Année A -5e dimanche de Carême, semaine (2 avril 2017)
Ez. 37, 12-14 Rom. 8, 8-11 Jean 11, 1-44
Homélie du F.Ghislain

Lorsque Jésus apprend la nouvelle de la maladie de Lazare, il a une réflexion inattendue : « cette maladie…servira à la Gloire de Dieu » et il précise : « c’est par elle que le Fils de Dieu doit être glorifié ». Que veut dire Jésus ? Pour le comprendre, il faut écouter la prière que Jésus adresse à son Père, juste avant de crier à Lazare de sortir du tombeau : « Père,… certes je savais bien que tu m’exauces toujours, mais j’ai parlé à cause de cette foule qui m’entoure, afin qu’ils croient que tu m’as envoyé » Ainsi, la Gloire de Dieu, c’est que soit reconnu le lien étroit entre Jésus et Lui. Jésus, - il le répète bien des fois dans l’évangile de saint Jean -, fait toujours la volonté de son Père, et le Père exauce toujours la prière de son Fils. Cet homme, qui vient d’arriver à la prière des sœurs de Lazare, il est en plein accord avec Dieu et Dieu trouve sa joie en Lui. Et pour manifester cette communion parfaite , Jésus va faire ce qu’aucun homme ne peut faire, si cela ne lui est donné d’En Haut : rendre la vie à un mort. La victoire de la vie, dont la sortie de Lazare du tombeau va être le signe, c’est le fruit de la communion entre le Père et le Fils : une communion faite de demande fidèle et de réponse totale. La manifestation de cette communion révèle le lieu de la Gloire de Dieu. Ou encore, ce que les gens voient, quand Lazare sort du tombeau, c’est la Gloire qui résulte de l’accord profond entre le Père et le Fils. Si Jésus dit à Marthe : « Je suis la Résurrection et la vie », cela lui est donné par son Père. Un homme ne peut pas ressusciter un mort, pas plus qu’il ne peut donner la vue à un aveugle, mais s’il demande de faire ces choses qui font triompher la vie et la lumière, cela lui est donné. Comme Jésus le dit ailleurs dans l’évangile : « Je suis venu pour qu’ils aient la vie et qu’ils l’aient en abondance ».Il me semble que, si nous nous bornions à regarder Lazare qui sort du tombeau, sans accueillir ce que ce signe révèle, l’union du Père et du Fils, nous manquerions le message essentiel de cet évangile.

________________

● **TÂCHES À RÉALISER**:
1) Résumez en deux phrases l'homélie sur la résurrection de Lazare.
2) Répondez brièvement à ces questions sur l'homélie consacrée à Lazare :
(a) D'après Jésus, à quoi servira la maladie de Lazare ?
(b) Quelle parole Jésus adresse-t-il à Marthe ?
(c) Quelles sont les deux choses qu'un homme ne peut pas faire, selon l'homélie ?
3) Poursuivez l'homélie sur la résurrection de Lazare à partir de sa dernière phrase.

________________

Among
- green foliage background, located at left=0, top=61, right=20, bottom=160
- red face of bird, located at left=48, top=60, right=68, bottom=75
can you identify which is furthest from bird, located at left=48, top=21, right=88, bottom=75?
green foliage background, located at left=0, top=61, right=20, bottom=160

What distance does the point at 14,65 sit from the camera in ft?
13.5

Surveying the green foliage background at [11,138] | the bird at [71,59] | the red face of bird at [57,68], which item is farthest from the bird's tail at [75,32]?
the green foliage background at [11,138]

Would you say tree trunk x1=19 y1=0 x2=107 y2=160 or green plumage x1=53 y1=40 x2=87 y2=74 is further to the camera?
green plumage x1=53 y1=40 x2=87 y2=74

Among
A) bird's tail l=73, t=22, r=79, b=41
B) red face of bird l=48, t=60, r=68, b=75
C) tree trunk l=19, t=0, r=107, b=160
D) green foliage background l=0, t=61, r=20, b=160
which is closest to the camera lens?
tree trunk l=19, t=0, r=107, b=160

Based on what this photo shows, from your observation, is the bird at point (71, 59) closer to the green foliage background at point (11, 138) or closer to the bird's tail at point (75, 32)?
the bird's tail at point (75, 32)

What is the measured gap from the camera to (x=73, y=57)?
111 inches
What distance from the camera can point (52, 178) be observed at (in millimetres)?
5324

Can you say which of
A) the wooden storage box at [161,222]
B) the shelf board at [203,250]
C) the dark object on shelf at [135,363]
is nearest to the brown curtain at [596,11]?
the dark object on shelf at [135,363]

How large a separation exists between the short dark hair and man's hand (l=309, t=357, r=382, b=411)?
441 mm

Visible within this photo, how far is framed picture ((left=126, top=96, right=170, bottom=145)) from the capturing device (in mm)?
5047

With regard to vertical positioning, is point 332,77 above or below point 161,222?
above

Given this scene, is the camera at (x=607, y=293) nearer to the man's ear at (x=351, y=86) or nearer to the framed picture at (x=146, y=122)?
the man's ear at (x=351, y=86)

________________

● **RÉPONSES DANS L'ORDRE**:
1) Selon l'homélie, la maladie de Lazare sert à la gloire de Dieu, car son retour à la vie manifeste la communion parfaite entre le Père et le Fils, faite de demande fidèle et de réponse totale. Se borner à regarder Lazare sortir du tombeau sans accueillir ce que ce signe révèle, l'union du Père et du Fils, ce serait manquer le message essentiel de l'évangile.

2)
(a) Elle servira à la gloire de Dieu.
(b) « Je suis la Résurrection et la vie ».
(c) Ressusciter un mort et donner la vue à un aveugle.

3)
Mais il y a encore davantage : ce Jésus, qui est « la Résurrection et la Vie »,et qui donne la vie à celui qui croit, il se manifeste aussi, à ce moment crucial, comme un homme sensible, fragile presque, en proie aux plus humains des sentiments. Alors qu’il s’approche de la tombe de son ami, il « frémit et se trouble », le texte nous le répète deux fois. Et finalement, il pleure. Au point que son amitié pour Lazare est évidente pour tous : « Voyez comme il l’aimait », et elle engendre une sorte de protestation : « Lui, qui a ouvert les yeux de l’aveugle-né, n’a pas été capable d’empêcher la mort de son ami ». Au moment de manifester la puissance qui lui vient de sa relation à son Père, le voici frémissant, désemparé, en pleurs. Personne n’a été plus homme que lui. Manifesté comme Fils de Dieu par, la résurrection dd Lazare, il se révèle un vrai Fils d’homme par la fragilité de sa tendresse. Il faut que les yeux de notre foi se portent ensemble sur ces deux aspects qui nous sont révélés.
Mais il y a encore autre chose : ce que nous venons d’entendre, et qui appelle notre contemplation, se passe à la veille des Rameaux. Il ne faudra pas une semaine pour que le Fils ne soit livré aux mains des pécheurs, qu’il ne soit flagellé, crucifié et qu’il ne meure, le cœur pris entre l’intense désarroi de l’abandon : « Pourquoi m’as-tu abandonné ? » et l’absolue persévérance dans le don : « Tout est consommé ». Thomas le disciple pressentait cela quand Jésus s’est mis en route pour Jérusalem et il a dit : « Allons nous aussi et mourons avec Lui ».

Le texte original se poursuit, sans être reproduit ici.